Les Juifs n'étaient rien d'autre que le lambeau de réel qu'il fallait sacrifier
pour que les Aryens existent. La xénophobie et le racisme montrent bien que le
solde réel des politiques fondées sur une fiction identitaire c'est la pulsion
de mort.
Il faut redouter
que l'identitaire puisse donner consistance au maintien fictif de la promesse
sophistique, car celle-ci, pour se maintenir, doit prendre un peu ou beaucoup
de la proposition identitaire. Nous voyons aujourd'hui des politiques qui, d'un
côté, se présentent comme des politiques de crise, de mobilisation générale pour
retrouver le calcul du bonheur perdu et qui, d'autre part, pour faire ce
passage, empruntent quantité de traits à la politique identitaire. Se constitue
ainsi petit à petit le spectre idéologique d'une convergence, même si elle est
conflictuelle, entre la sophistique dominante et des éléments de durcissement
réactif de cette politique empruntant aux catégories du communautarisme
identitaire (ce que, lors du dernier séminaire, j'avais qualifié d'orientation
fascisante). Cette situation rend extrêmement urgent le dessin d'une autre voie.
Comme toujours
lorsqu'il s'agit véritablement de politiques d'émancipation, cela oblige donc à
une lutte sur deux fronts. En l'occurrence, d'une part une lutte contre l'état
dominant des choses, c'est-à-dire le jeu alterné de la figure conservatrice et
de la figure réformiste sur le sol commun d'un programme de bonheur calculable
pour les différents groupes sociaux et d'autre part le combat contre la figure
du retour à la jouissance identitaire dans sa figure brutalement réactive.

■ Items extraits
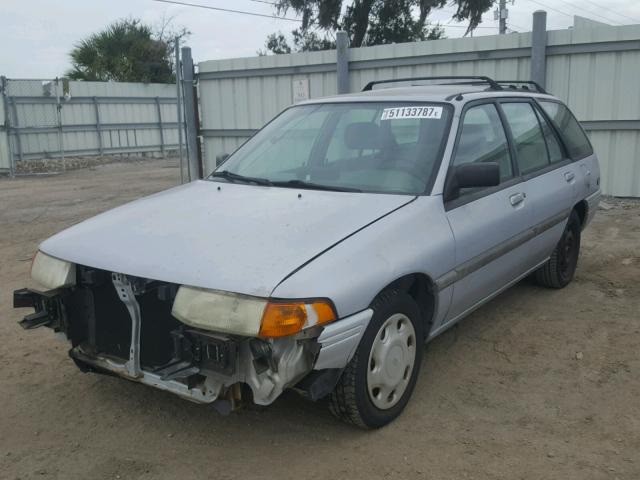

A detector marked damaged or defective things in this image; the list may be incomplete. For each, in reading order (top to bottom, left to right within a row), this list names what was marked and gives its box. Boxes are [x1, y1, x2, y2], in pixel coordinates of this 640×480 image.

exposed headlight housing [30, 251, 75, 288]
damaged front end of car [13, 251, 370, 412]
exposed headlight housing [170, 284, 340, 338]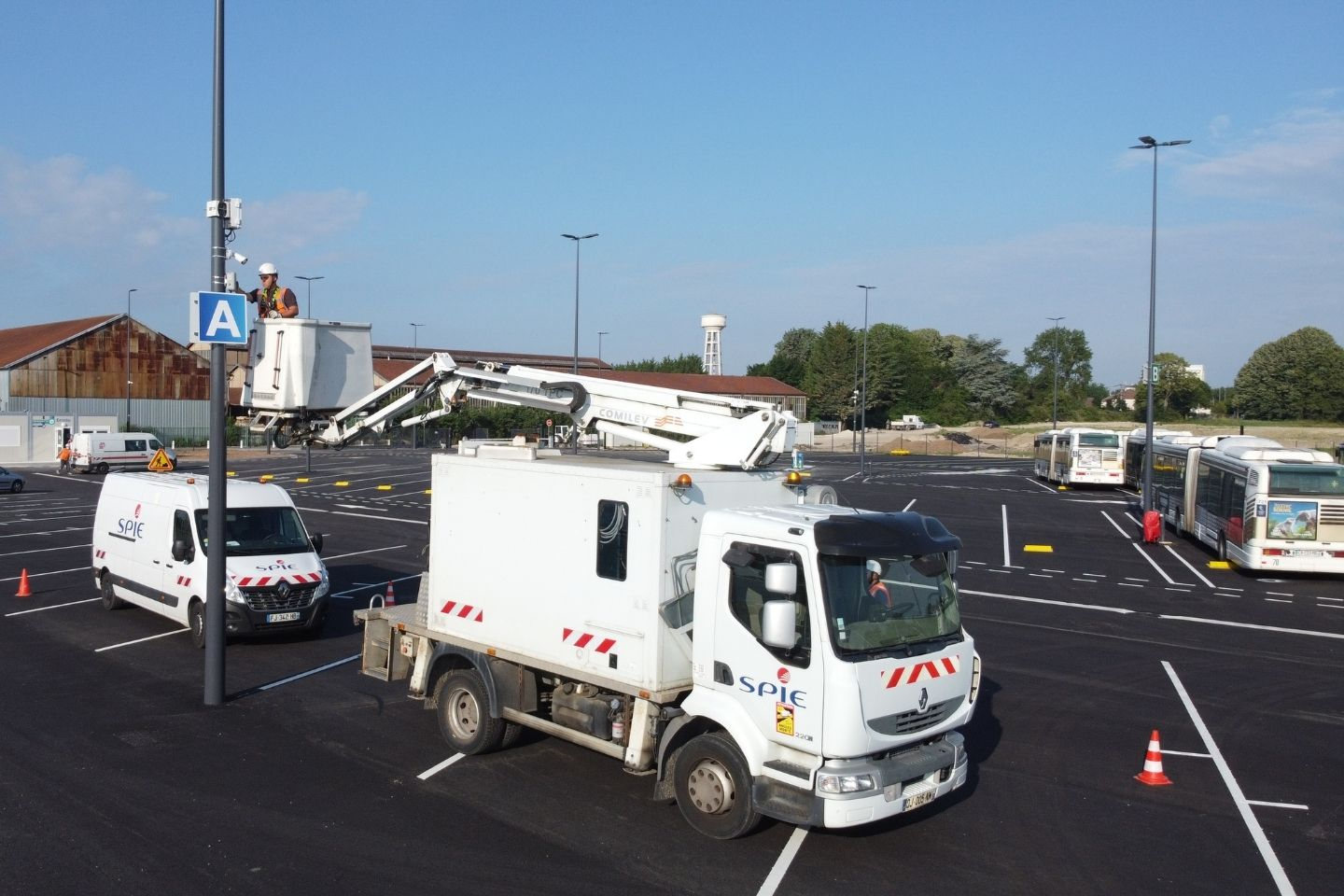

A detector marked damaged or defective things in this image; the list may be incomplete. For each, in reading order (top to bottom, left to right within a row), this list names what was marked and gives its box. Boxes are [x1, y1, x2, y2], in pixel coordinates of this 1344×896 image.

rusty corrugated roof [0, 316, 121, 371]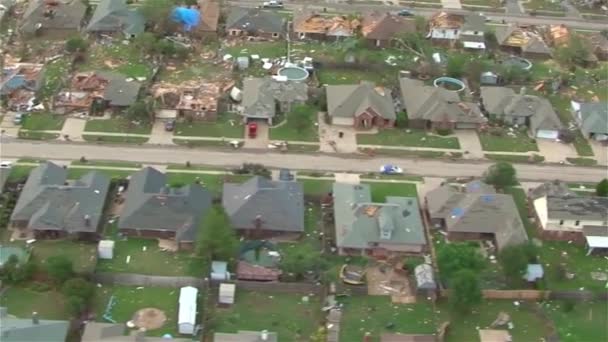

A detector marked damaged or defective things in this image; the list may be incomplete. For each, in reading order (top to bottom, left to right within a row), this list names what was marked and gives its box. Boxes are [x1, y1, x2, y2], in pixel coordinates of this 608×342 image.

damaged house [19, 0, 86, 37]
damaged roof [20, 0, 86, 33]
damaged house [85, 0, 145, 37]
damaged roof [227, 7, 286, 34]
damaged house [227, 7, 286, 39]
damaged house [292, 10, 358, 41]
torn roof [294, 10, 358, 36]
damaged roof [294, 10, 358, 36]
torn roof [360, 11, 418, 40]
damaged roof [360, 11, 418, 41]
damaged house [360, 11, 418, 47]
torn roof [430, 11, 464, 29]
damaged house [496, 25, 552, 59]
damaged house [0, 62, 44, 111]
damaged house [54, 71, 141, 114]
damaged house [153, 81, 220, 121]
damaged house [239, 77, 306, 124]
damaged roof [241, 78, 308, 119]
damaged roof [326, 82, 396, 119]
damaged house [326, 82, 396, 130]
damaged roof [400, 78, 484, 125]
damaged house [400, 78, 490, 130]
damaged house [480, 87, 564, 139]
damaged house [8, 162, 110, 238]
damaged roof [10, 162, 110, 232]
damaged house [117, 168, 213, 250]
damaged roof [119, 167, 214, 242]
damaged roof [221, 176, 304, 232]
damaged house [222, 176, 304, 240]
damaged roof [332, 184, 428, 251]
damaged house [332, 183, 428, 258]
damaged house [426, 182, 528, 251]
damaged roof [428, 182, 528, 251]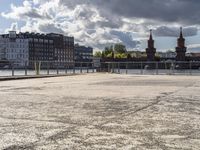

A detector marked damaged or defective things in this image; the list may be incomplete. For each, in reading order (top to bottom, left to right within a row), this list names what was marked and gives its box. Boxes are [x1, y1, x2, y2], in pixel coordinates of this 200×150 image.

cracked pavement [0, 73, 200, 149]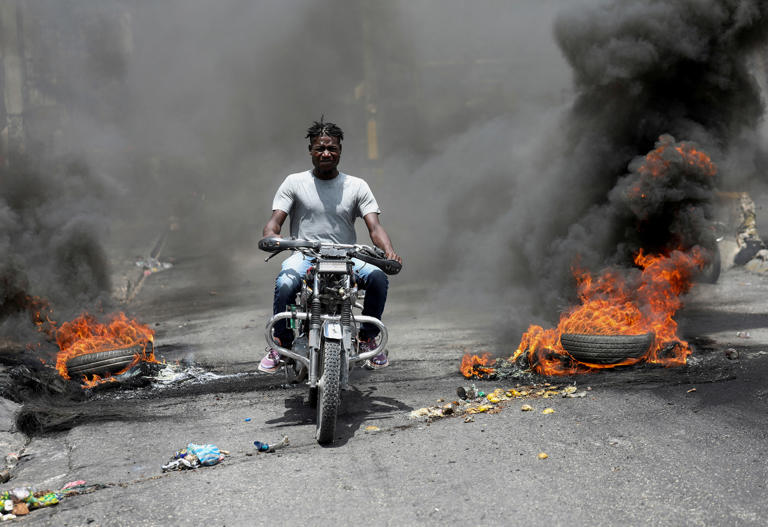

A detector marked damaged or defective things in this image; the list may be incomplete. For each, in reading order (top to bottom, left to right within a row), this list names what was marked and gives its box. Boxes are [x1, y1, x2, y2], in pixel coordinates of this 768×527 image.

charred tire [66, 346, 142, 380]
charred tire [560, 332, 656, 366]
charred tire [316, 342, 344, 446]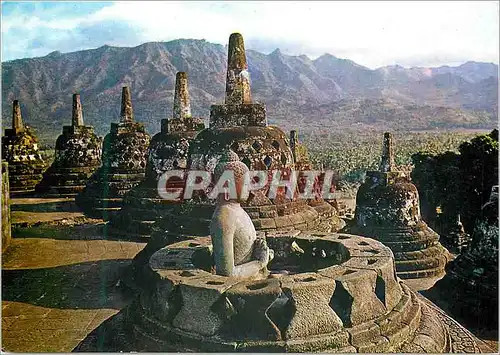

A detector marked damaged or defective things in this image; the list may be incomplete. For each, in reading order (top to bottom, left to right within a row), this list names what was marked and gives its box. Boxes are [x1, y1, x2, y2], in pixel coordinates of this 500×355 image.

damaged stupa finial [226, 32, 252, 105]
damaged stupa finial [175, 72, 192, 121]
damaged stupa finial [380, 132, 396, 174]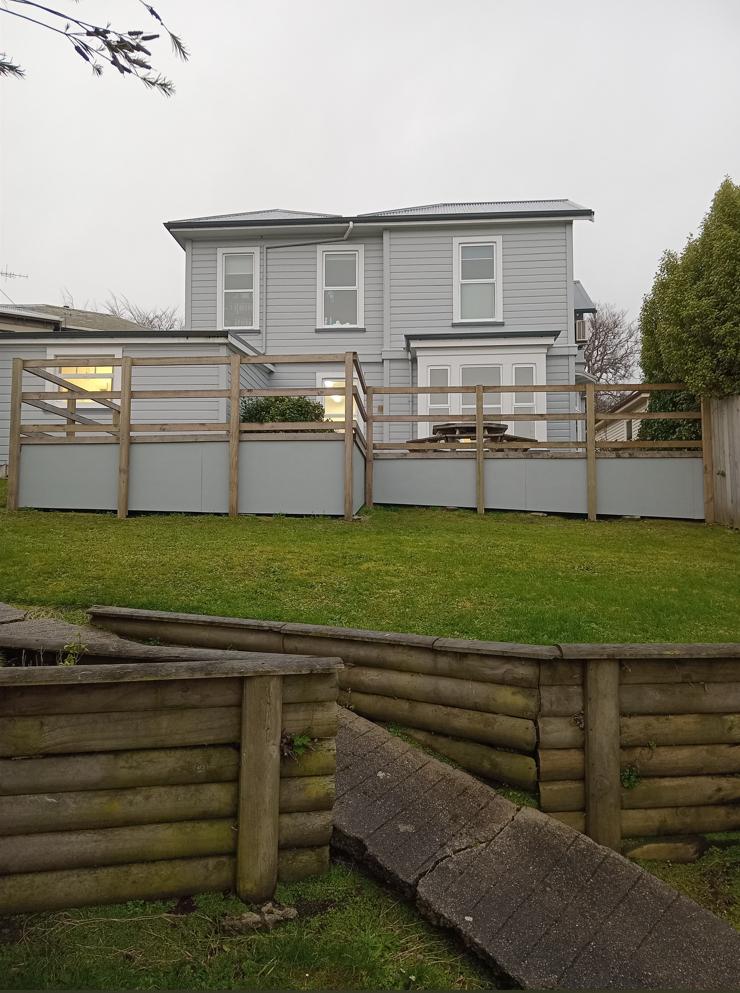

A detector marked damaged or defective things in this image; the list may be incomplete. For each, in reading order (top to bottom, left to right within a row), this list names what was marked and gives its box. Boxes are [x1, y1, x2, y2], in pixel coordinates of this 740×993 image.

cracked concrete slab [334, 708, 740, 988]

* * *

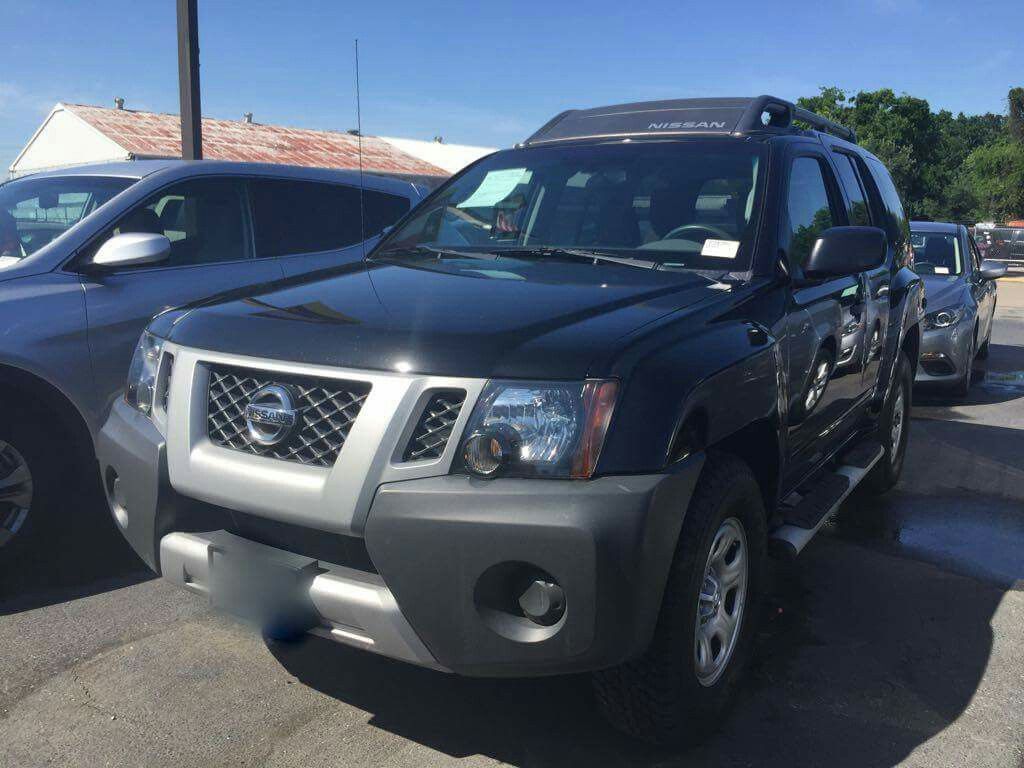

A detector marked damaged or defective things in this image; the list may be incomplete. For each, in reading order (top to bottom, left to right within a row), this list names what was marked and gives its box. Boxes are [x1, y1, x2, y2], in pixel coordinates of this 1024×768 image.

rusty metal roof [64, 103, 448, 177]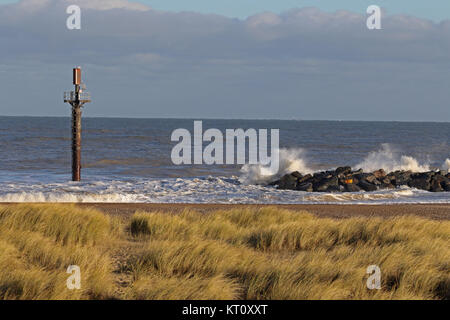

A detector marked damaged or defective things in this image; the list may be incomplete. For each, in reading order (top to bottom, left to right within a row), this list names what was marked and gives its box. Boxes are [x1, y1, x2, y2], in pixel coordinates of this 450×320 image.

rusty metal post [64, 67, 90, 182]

---

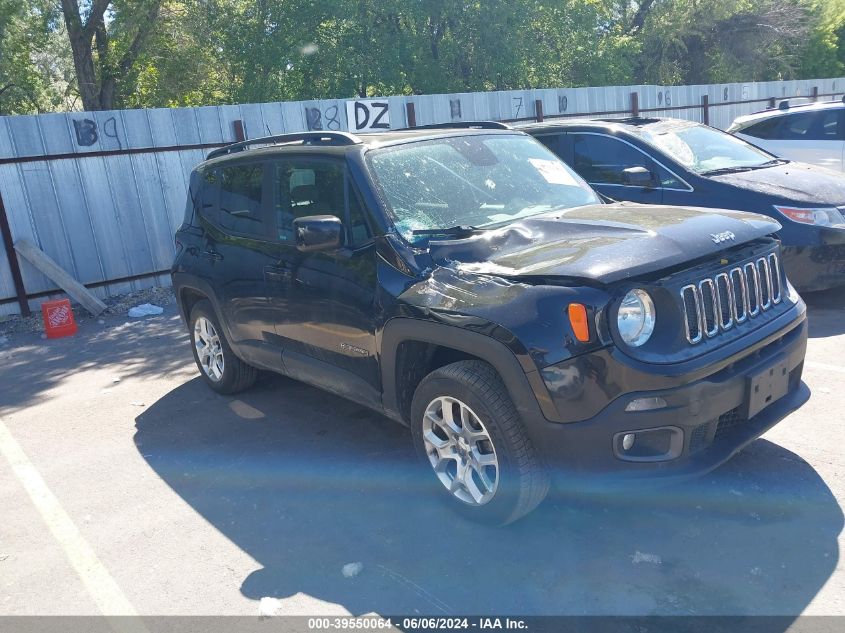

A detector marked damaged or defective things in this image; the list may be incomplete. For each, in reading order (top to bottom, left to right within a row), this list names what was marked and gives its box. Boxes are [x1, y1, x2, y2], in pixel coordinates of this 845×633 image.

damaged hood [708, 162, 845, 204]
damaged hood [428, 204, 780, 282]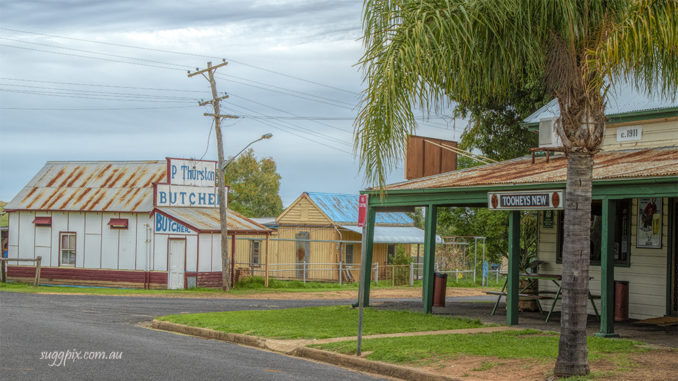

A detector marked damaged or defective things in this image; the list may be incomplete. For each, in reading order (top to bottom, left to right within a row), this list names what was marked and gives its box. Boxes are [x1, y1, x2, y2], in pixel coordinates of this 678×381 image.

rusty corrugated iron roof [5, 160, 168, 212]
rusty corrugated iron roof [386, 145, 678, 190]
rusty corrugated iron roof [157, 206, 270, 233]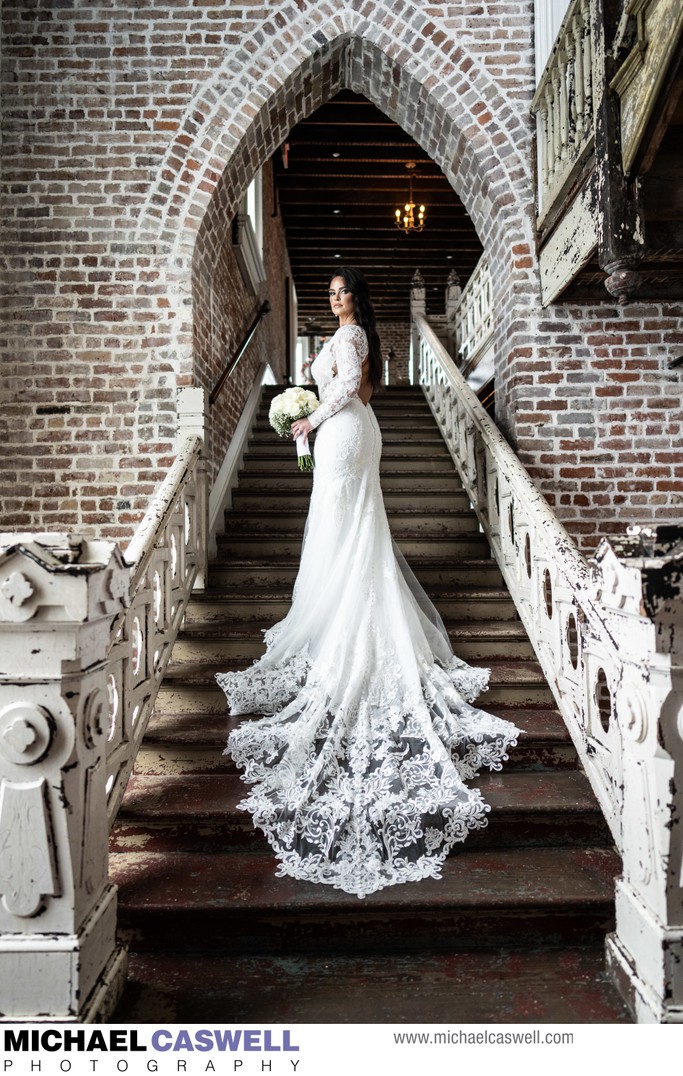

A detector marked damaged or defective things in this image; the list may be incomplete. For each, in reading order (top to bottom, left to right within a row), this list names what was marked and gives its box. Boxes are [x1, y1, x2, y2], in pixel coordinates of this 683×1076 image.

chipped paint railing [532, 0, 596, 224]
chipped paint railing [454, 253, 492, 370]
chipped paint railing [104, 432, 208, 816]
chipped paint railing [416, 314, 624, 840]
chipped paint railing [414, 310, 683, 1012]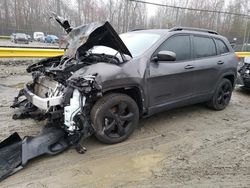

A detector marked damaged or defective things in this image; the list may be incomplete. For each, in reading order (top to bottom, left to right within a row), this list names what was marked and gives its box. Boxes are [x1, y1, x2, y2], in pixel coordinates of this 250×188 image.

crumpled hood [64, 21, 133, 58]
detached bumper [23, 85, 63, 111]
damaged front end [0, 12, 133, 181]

■ Travail demandé
1. Reformulez sous forme de liste le paragraphe du passage cité qui commence par « Comme toujours », en conservant ses idées principales.
2. Dans le passage cité, quelle expression a servi, lors du dernier séminaire, à qualifier les éléments de durcissement réactif qui empruntent aux catégories du communautarisme identitaire ?
3. D'après le passage cité, pourquoi faut-il redouter que l'identitaire donne consistance au maintien fictif de la promesse sophistique ? Répondez en une à trois phrases.

■ Corrigé détaillé
1.
- Une politique d'émancipation véritable oblige à lutter sur deux fronts.
- Premier front : la lutte contre l'état dominant des choses. Celui-ci est l'alternance des figures conservatrice et réformiste sur le terrain commun d'un programme de bonheur calculable pour les différents groupes sociaux.
- Second front : le combat contre le retour à la jouissance identitaire dans sa figure brutalement réactive.

2. Une « orientation fascisante ».

3. C'est à redouter parce que la promesse sophistique, pour se maintenir, doit prendre un peu ou beaucoup de la proposition identitaire.